Try it: Reproduce the whole listing word for word. Leave every image out.

Dataset extract:

────────────────────

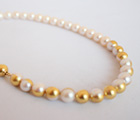 Necklace /pearl×gold foil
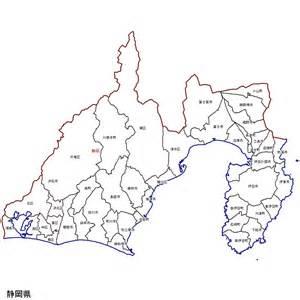 静岡県:静岡県の市町村区分地図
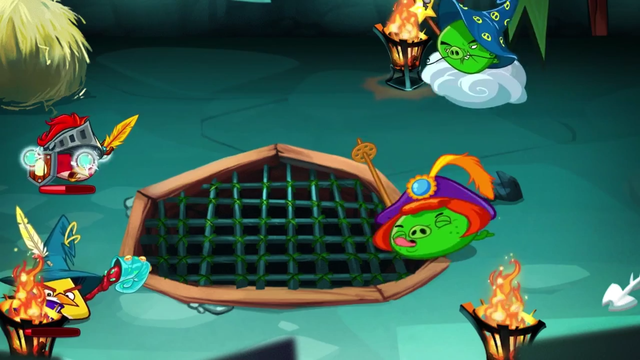 Angry_Birds_Epic_juego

────────────────────

Written reply:
 Necklace /pearl×gold foil
 静岡県:静岡県の市町村区分地図
 Angry_Birds_Epic_juego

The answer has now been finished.